Für die Repatriierung der Gewinne der Schweizer Gesell­schaft nach Deutschland greift i.d.R. das deutsche Schachtel­privileg respektive die 95 prozentige Befreiung von der deutschen Körperschaft­steuer. Die Befreiung gilt in Bezug auf die Schweiz, unter bestimmten Voraus­setzungen jedoch nicht für die Gewerbe­steuer.
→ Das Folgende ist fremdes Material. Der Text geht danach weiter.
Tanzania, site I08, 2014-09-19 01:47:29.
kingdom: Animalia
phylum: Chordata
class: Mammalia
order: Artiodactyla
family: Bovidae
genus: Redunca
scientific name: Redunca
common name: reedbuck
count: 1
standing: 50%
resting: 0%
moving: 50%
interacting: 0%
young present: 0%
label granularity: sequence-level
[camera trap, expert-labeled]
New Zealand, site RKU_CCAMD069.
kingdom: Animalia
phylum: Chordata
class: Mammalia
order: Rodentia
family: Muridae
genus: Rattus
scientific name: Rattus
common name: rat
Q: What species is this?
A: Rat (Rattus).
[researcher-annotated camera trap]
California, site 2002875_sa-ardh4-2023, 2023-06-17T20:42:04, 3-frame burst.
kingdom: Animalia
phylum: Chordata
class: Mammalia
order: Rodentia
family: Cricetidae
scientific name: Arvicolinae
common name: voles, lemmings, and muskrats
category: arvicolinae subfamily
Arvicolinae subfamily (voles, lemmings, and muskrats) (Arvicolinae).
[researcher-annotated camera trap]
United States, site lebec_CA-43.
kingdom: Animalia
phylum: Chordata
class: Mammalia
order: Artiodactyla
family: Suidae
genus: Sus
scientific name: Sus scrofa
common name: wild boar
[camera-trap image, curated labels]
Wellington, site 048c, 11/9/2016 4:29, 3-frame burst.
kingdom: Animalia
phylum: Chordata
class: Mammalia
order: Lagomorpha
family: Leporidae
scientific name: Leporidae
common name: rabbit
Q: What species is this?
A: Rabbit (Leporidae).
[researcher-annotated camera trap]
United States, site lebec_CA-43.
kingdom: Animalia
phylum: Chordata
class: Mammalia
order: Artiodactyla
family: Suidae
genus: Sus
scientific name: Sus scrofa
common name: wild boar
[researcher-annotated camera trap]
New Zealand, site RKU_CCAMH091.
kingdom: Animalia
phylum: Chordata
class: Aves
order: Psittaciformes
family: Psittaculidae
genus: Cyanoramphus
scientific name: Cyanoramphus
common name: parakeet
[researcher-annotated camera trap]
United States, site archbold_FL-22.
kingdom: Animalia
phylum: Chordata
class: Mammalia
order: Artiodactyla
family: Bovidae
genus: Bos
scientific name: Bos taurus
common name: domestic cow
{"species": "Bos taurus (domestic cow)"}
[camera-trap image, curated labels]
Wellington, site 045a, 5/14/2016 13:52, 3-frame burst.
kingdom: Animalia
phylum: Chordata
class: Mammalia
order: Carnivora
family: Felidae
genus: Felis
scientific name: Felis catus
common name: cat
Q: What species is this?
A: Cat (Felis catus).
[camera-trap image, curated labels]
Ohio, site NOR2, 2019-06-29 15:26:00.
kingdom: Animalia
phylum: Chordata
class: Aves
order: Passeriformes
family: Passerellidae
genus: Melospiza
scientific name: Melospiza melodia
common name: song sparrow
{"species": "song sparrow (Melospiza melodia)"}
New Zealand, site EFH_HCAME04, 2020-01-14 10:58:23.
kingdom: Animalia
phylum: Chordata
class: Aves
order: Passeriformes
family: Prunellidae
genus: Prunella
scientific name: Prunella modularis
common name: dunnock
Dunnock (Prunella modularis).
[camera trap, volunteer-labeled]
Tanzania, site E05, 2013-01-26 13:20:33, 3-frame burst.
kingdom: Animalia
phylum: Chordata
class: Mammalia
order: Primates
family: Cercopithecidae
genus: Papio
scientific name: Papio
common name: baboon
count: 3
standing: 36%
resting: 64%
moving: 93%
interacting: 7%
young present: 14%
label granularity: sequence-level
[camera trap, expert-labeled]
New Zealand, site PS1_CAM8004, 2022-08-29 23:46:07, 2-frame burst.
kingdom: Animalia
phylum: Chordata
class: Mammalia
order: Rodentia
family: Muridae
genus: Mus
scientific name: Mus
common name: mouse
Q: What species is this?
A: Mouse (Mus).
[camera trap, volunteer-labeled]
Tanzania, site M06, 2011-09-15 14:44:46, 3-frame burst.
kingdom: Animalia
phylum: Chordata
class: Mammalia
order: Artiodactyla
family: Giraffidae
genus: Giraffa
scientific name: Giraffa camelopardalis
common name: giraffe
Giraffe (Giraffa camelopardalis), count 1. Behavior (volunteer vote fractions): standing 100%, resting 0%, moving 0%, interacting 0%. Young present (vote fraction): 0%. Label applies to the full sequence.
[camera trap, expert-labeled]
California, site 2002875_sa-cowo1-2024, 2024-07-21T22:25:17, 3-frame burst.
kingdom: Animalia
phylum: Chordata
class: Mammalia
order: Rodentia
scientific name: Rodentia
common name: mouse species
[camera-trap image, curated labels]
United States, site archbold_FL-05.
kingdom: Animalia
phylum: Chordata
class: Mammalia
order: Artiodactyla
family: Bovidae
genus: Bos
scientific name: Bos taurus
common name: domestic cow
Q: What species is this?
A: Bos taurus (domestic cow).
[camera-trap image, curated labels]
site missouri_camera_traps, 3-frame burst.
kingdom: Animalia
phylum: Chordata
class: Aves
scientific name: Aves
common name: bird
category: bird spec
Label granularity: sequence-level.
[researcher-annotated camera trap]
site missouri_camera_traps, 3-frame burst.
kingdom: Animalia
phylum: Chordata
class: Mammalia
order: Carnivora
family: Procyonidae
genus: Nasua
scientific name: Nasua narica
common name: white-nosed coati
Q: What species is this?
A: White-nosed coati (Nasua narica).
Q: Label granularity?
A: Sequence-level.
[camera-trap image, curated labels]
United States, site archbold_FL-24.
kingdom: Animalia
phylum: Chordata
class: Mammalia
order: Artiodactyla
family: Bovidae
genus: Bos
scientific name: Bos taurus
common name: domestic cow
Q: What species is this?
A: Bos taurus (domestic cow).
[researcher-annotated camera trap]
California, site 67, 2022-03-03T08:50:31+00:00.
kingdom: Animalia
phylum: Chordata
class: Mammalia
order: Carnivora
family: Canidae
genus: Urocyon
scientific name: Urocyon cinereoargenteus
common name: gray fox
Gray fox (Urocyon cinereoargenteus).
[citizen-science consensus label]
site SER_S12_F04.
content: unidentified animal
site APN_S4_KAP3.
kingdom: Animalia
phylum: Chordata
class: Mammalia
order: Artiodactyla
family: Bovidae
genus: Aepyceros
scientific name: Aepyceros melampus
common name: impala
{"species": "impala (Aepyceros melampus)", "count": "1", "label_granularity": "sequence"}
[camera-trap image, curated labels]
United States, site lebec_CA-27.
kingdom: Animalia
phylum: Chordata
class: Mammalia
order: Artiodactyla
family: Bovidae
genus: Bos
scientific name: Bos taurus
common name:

Im Ergebnis besteht deshalb das Risiko, dass die Dividenden in voller Höhe der deutschen Gewerbe­steuer von ca. 15 Prozent unterliegen und es damit zu einer definitiven steuer­lichen Mehr­be­lastung kommt (bspw. im Vergleich zu einer deutschen Holding­gesellschaft). Die gewerbe­steuerliche Mehr­belastung kann u.U. vermieden werden, sofern die Ausschüttungs­politik genauestens geplant und auf die besonderen Erfordernisse abgestimmt wird.
 

Fazit

Die Schweiz als Holding­standort ist für viele Unter­nehmen aus strategischen sowie betriebs­wirt­schaft­lichen Gründen interessant. Auch steuerlich könnte der Holding­standort Schweiz – vorbehältlich der Konsequenzen aus der Unternehmens­steuerreform – nach wie vor attraktiv bleiben. Allerdings bedarf es aus deutscher Sicht einer genauen Planung, um sämtliche steuerliche Fallstricke zu umgehen und die Vorteile der Schweizer Holding­gesellschaft voll nutzen zu können.